» **Problem statement**
Transcribe everything in the data word for word. Pictures are left out.

» **Material shown**

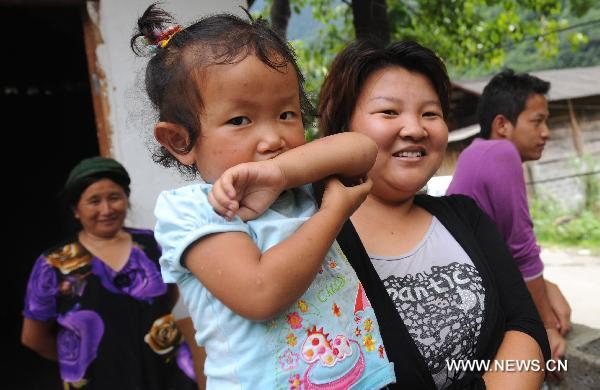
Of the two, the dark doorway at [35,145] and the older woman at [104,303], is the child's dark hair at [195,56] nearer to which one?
the older woman at [104,303]

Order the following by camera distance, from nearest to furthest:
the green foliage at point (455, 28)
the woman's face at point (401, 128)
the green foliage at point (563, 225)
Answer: the woman's face at point (401, 128) < the green foliage at point (455, 28) < the green foliage at point (563, 225)

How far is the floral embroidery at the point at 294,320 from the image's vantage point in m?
1.01

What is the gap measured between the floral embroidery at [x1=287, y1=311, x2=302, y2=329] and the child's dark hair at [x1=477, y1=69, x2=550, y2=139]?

» **The solution**
Of the two, the dark doorway at [35,145] and the older woman at [104,303], is the child's dark hair at [195,56] nearer to which one?
the older woman at [104,303]

Order the following by camera distance, from nearest to furthest:
the green foliage at point (455, 28)
the woman's face at point (401, 128)
the green foliage at point (563, 225)
Answer: the woman's face at point (401, 128) < the green foliage at point (455, 28) < the green foliage at point (563, 225)

How far is the floral embroidery at the point at 294,320 from the image's vantage point in m?
1.01

What is the gap measured between the floral embroidery at [x1=287, y1=311, x2=302, y2=329] and the child's dark hair at [x1=477, y1=69, x2=550, y2=139]?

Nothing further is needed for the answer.